Carlyle Upbeat on Africa
The global PE firm continues to see promise in this important emerging market.
The Carlyle Group, the alternative investment firm headquartered in Washington, D.C., is one of the most ubiquitous private capital investors in the world. With its fingers on the pulse of the global investment scene, it is not surprising to learn that Carlyle is firmly entrenched in Africa—and managers like what they see.
The Carlyle Sub-Saharan Africa Fund (CSSAF) was launched in 2011 and closed on $700M in capital commitments in 2013. As its name suggests, the vehicle has a particular focus on sub-Saharan Africa, with Nigeria and South Africa being the cornerstones of investment opportunity, according to Mohamed Wann, a vice president with The Carlyle Group who is based in Lagos. The fund also invests in Nigeria, Kenya, Tanzania, Ghana, Mozambique, Botswana, Zambia, Uganda, and indirectly in Zimbabwe with portfolio companies that do business in the country. That is not to say managers will not consider opportunities in other African locations. It all depends on case-by-case opportunities and risk assessment.
Focusing on financial services, consumer goods, agribusiness, transportation and logistics, and energy, managers plan on completing 10 deals through the fund’s life cycle. Thus far, five transactions have been closed, but as Wann says, it is not the number of deals that is important.
“We are not constrained by the number of deals; we focus on the quality of each transaction,” he says.
CSSAF investments include ETG Group, an industrial-agriculture supply-chain business; J&J Africa, a transportation and logistics company; Traxys Group, a provider of financial and logistical solutions for the metals and mining industry; Ti-Auto, a tire retailer and wholesaler in South Africa; and Diamond Bank, a commercial bank in Nigeria.
In terms of returns, management is aiming for between 2x and 3x during the next five years, with an IRR of 25 percent.
CSSAF managers are particularly attracted to sub-Saharan Africa’s emerging middle class and the needs that come with it. That means a growing consumer-facing market, as well as the need for improved infrastructure. As wealth accumulates, so do the needs for more robust and sophisticated financial services.

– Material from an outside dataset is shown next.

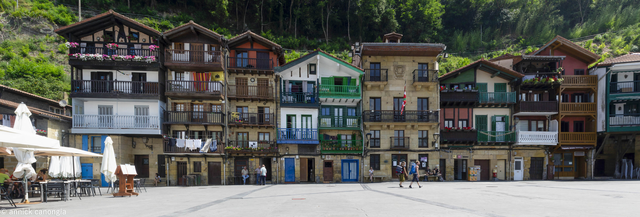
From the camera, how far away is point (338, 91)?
3089 centimetres

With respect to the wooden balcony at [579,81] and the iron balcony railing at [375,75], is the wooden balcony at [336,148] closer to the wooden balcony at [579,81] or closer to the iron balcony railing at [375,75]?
the iron balcony railing at [375,75]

“The need for improved banking services will emerge,” Wann says.
CSSAF managers expect the macroeconomic themes in sub-Saharan Africa to remain unchanged for the next five to 10 years. While there may be minor decelerations or accelerations at any given moment, overall the economies should hold steady, and that excites management.
This is good news for private equity investment, because the asset class continues to gain acceptance throughout the business communities. Competition for deals is beginning to heat up, and as Wann says, this is a good thing. As capital infusions continue within sub-Saharan Africa, the best potential portfolio company investments will do well.
“We see a lot of companies with great potential,” Wann explains.
With the Carlyle Sub-Saharan Africa Fund, launched in 2011, the Carlyle Group entrenched itself on the continent. The firm’s Mohamed Wann discusses where the firm is finding opportunities.